| Your objective |
Please revise the text of all the items below, replacing "tram track" with "rail line" and leaving everything else unchanged. Leave the pictures out of your answer.

══════════════════════════════

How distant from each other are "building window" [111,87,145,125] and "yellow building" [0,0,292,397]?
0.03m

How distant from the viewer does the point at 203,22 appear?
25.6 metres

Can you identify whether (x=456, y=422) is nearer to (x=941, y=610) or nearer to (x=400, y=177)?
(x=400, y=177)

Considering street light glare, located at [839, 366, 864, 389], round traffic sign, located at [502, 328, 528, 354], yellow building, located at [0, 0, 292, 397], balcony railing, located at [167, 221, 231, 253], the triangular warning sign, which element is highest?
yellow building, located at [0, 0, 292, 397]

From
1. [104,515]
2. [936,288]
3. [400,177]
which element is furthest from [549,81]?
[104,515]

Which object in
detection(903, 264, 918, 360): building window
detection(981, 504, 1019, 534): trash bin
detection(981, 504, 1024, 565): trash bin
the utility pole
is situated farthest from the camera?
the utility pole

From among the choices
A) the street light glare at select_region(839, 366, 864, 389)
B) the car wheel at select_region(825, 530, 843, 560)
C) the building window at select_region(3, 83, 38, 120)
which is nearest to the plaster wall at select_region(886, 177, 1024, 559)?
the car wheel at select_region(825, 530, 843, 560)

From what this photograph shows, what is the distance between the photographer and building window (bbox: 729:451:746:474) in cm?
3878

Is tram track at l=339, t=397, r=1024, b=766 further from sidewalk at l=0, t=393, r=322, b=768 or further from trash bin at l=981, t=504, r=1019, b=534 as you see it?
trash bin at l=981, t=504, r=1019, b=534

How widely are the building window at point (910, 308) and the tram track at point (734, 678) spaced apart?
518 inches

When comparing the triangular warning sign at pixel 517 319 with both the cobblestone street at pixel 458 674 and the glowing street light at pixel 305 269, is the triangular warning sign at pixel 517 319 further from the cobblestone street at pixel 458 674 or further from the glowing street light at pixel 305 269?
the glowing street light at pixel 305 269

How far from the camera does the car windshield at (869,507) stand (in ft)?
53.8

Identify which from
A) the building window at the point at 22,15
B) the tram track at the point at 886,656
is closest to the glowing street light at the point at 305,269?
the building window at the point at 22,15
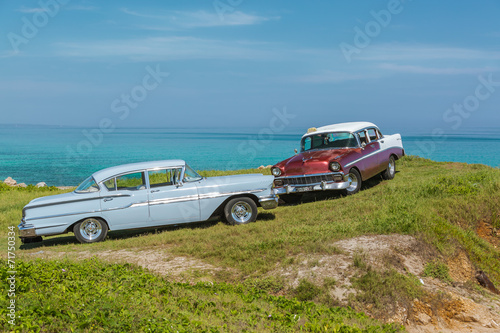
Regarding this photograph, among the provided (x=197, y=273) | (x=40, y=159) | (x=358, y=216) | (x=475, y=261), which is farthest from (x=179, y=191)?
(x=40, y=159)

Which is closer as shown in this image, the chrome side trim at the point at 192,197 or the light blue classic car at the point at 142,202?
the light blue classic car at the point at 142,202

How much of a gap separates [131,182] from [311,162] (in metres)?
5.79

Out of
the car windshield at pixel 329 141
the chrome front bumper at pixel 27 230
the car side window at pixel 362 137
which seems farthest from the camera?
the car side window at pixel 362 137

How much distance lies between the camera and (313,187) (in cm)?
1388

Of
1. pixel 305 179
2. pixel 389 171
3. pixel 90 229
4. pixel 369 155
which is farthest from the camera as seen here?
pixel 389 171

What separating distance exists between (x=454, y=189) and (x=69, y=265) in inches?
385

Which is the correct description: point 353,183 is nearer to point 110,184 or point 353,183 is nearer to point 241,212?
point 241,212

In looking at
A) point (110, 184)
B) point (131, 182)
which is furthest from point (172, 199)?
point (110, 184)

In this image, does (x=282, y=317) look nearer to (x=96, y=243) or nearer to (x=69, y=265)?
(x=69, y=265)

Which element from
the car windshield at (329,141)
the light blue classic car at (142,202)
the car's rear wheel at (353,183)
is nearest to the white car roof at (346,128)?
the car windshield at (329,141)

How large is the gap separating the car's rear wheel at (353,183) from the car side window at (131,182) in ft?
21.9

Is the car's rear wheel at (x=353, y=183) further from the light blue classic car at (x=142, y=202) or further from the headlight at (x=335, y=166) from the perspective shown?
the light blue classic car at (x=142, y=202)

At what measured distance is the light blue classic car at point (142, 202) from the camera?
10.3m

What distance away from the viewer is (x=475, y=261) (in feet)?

══════════════════════════════

| Result below |
How distant from each other are "building window" [111,87,145,125] and "yellow building" [0,0,292,397]?
0.03m

How distant from the viewer does the point at 203,22 appear?
25.6 metres

Can you identify whether (x=456, y=422) is nearer to (x=941, y=610) or nearer to (x=400, y=177)?
(x=400, y=177)

Considering street light glare, located at [839, 366, 864, 389], round traffic sign, located at [502, 328, 528, 354], yellow building, located at [0, 0, 292, 397], balcony railing, located at [167, 221, 231, 253], the triangular warning sign, which element is highest?
yellow building, located at [0, 0, 292, 397]

From
1. [104,515]
2. [936,288]
3. [400,177]
which element is furthest from [549,81]?
[104,515]

Which object in
detection(903, 264, 918, 360): building window
detection(981, 504, 1019, 534): trash bin
detection(981, 504, 1024, 565): trash bin
the utility pole
is situated farthest from the camera?
the utility pole

From among the choices
A) the street light glare at select_region(839, 366, 864, 389)
B) the car wheel at select_region(825, 530, 843, 560)
C) the building window at select_region(3, 83, 38, 120)
which is nearest to the plaster wall at select_region(886, 177, 1024, 559)?
the car wheel at select_region(825, 530, 843, 560)

From what this photograph shows, what is the distance between the photographer and building window (bbox: 729:451:746:474) in cm?
3878

Is rail line at l=339, t=397, r=1024, b=766 further from sidewalk at l=0, t=393, r=322, b=768 or further from trash bin at l=981, t=504, r=1019, b=534 as you see it?
trash bin at l=981, t=504, r=1019, b=534

How widely are the building window at point (910, 308) and the rail line at point (734, 678) spaced apart?
518 inches

When comparing the triangular warning sign at pixel 517 319 with both the cobblestone street at pixel 458 674 and the glowing street light at pixel 305 269, is the triangular warning sign at pixel 517 319 further from the cobblestone street at pixel 458 674 or further from the glowing street light at pixel 305 269?
the glowing street light at pixel 305 269

How far from the camera does the car windshield at (869,507) stand (in ft)?
53.8

Identify which from
A) the building window at the point at 22,15
B) the rail line at the point at 886,656
is closest to the glowing street light at the point at 305,269?
the building window at the point at 22,15
Regarding this photograph, among the provided (x=197, y=273) | (x=40, y=159) | (x=358, y=216) | (x=475, y=261), which is farthest from (x=179, y=191)?
(x=40, y=159)

Which is closer as shown in this image, the chrome side trim at the point at 192,197 or the light blue classic car at the point at 142,202?
the light blue classic car at the point at 142,202

How much of a gap separates [131,182] from [311,162] (in metres)?
5.79

Out of
the car windshield at pixel 329 141
the chrome front bumper at pixel 27 230
the car side window at pixel 362 137
which seems farthest from the camera?
the car side window at pixel 362 137

How much distance lies between the camera and (313,187) (in cm)?
1388

Of
1. pixel 305 179
2. pixel 389 171
3. pixel 90 229
4. pixel 369 155
which is farthest from the camera as seen here?
pixel 389 171

What separating distance exists between (x=454, y=189) and (x=69, y=265) in inches?
385

Which is the correct description: point 353,183 is nearer to point 110,184 or point 353,183 is nearer to point 241,212?
point 241,212

In looking at
A) point (110, 184)
B) point (131, 182)
which is furthest from point (172, 199)?
point (110, 184)

In this image, does (x=282, y=317) look nearer to (x=96, y=243) or nearer to (x=69, y=265)?
(x=69, y=265)

Which element from
the car windshield at (329,141)
the light blue classic car at (142,202)
the car's rear wheel at (353,183)
is nearest to the white car roof at (346,128)?
the car windshield at (329,141)

How large is the gap separating the car's rear wheel at (353,183) from the car side window at (131,182) in ft?
21.9

Is the car's rear wheel at (x=353, y=183) further from the light blue classic car at (x=142, y=202) or further from the headlight at (x=335, y=166) from the perspective shown?
the light blue classic car at (x=142, y=202)

At what measured distance is the light blue classic car at point (142, 202) from the camera?
10.3m

What distance away from the viewer is (x=475, y=261) (in feet)?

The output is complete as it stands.